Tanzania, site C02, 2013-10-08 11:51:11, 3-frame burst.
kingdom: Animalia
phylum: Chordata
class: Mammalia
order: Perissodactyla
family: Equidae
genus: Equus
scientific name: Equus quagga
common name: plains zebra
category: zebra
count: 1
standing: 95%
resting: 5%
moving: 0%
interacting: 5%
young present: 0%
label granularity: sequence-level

...

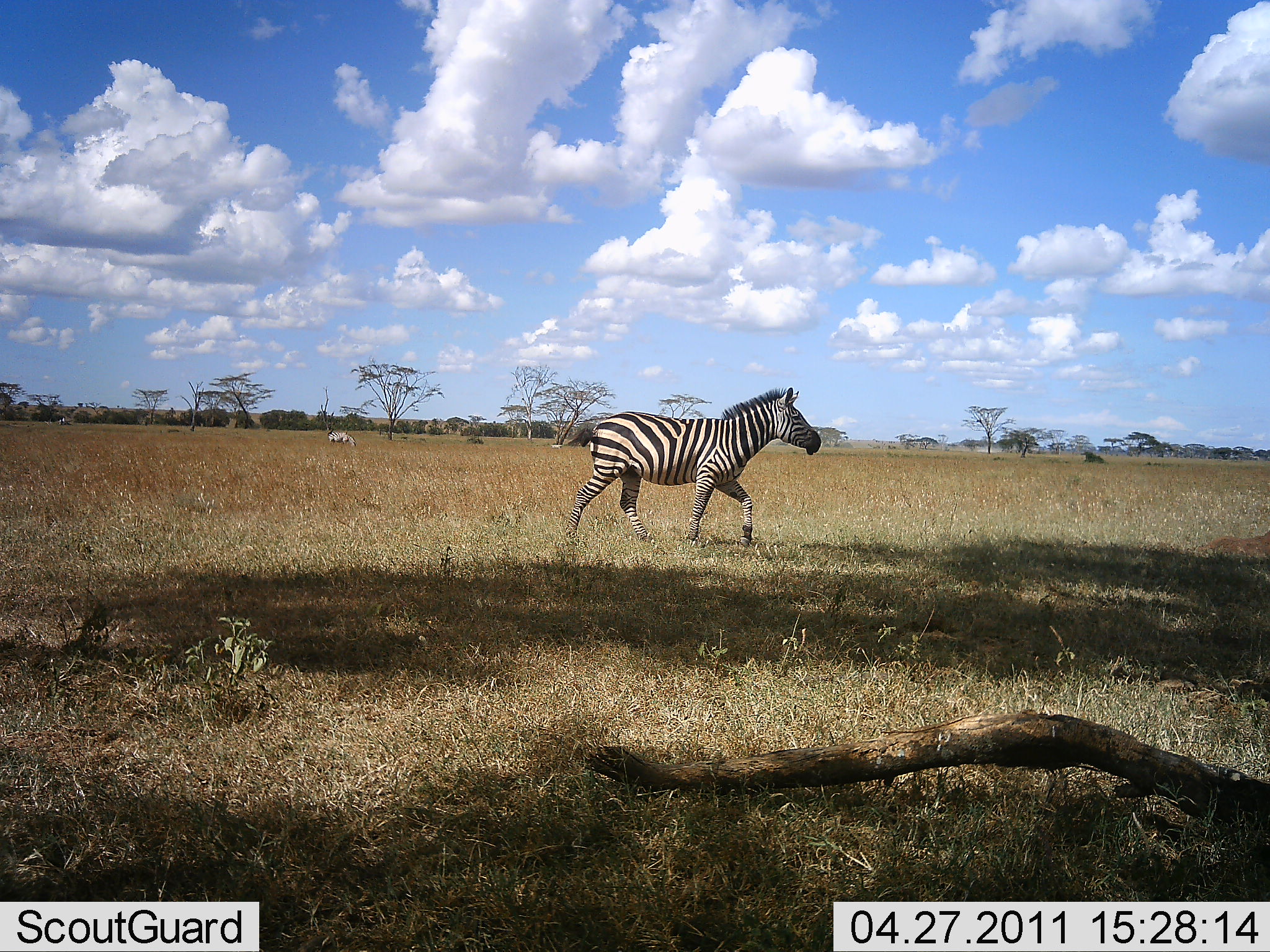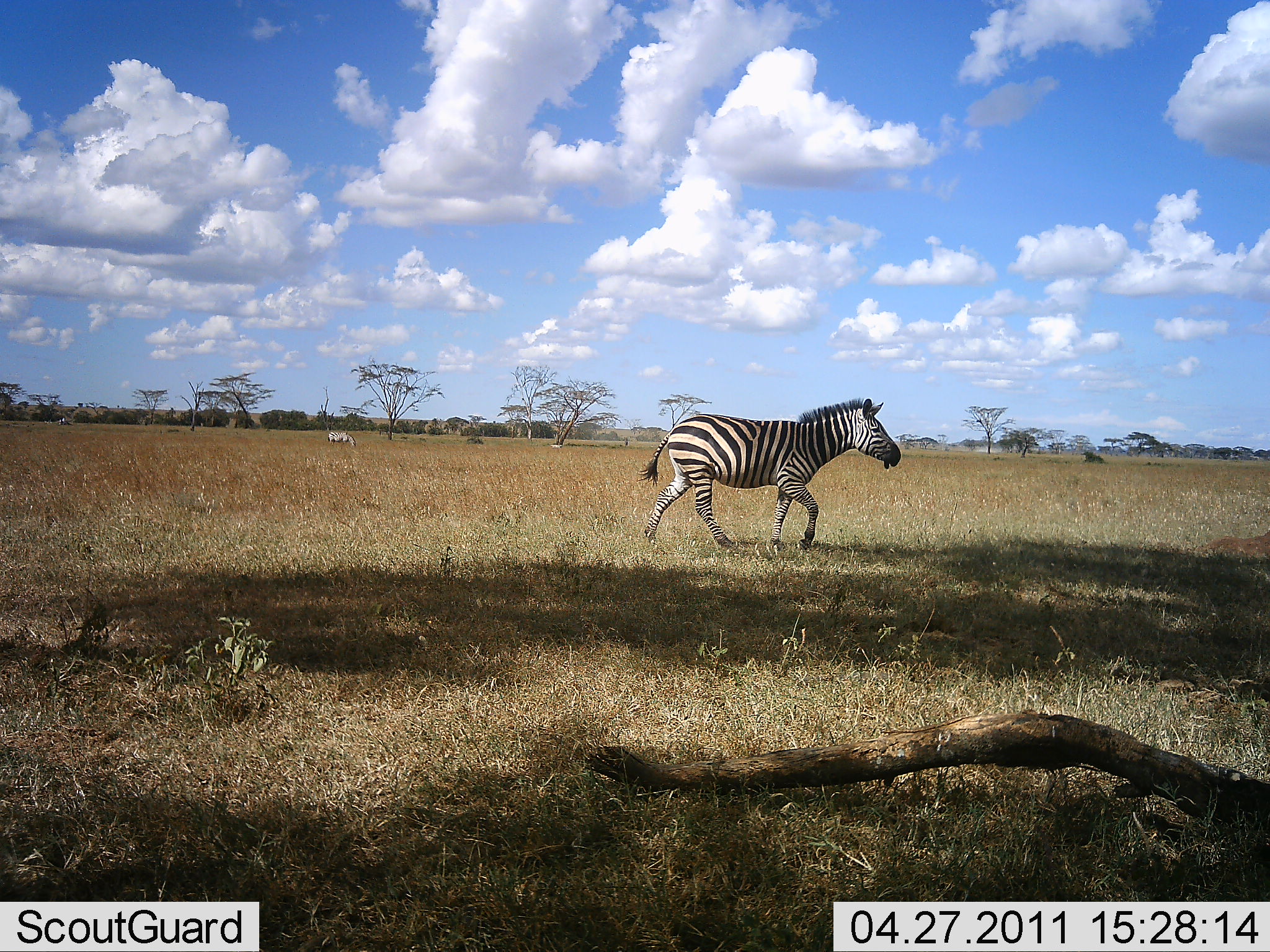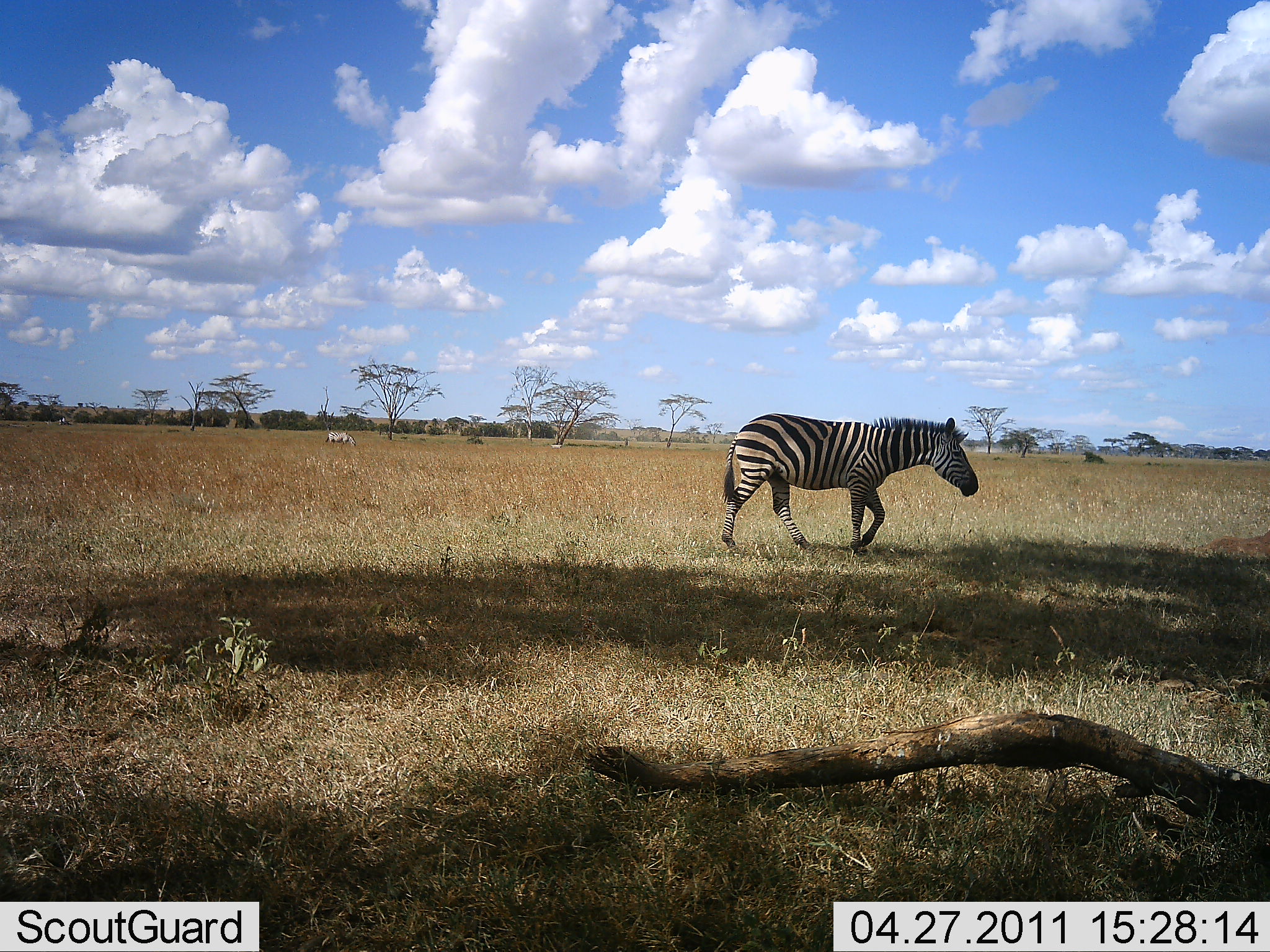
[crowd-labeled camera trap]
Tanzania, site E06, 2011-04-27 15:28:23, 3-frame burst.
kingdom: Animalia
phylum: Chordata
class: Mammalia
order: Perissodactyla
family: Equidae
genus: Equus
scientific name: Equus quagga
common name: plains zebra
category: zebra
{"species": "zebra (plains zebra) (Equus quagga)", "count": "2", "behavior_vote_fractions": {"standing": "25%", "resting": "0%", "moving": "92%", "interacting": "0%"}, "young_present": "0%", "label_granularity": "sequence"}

*Task description:* When a line in the material above holds the word "standing", copy that line.

*Result of this exercise:*
standing: 95%
{"species": "zebra (plains zebra) (Equus quagga)", "count": "2", "behavior_vote_fractions": {"standing": "25%", "resting": "0%", "moving": "92%", "interacting": "0%"}, "young_present": "0%", "label_granularity": "sequence"}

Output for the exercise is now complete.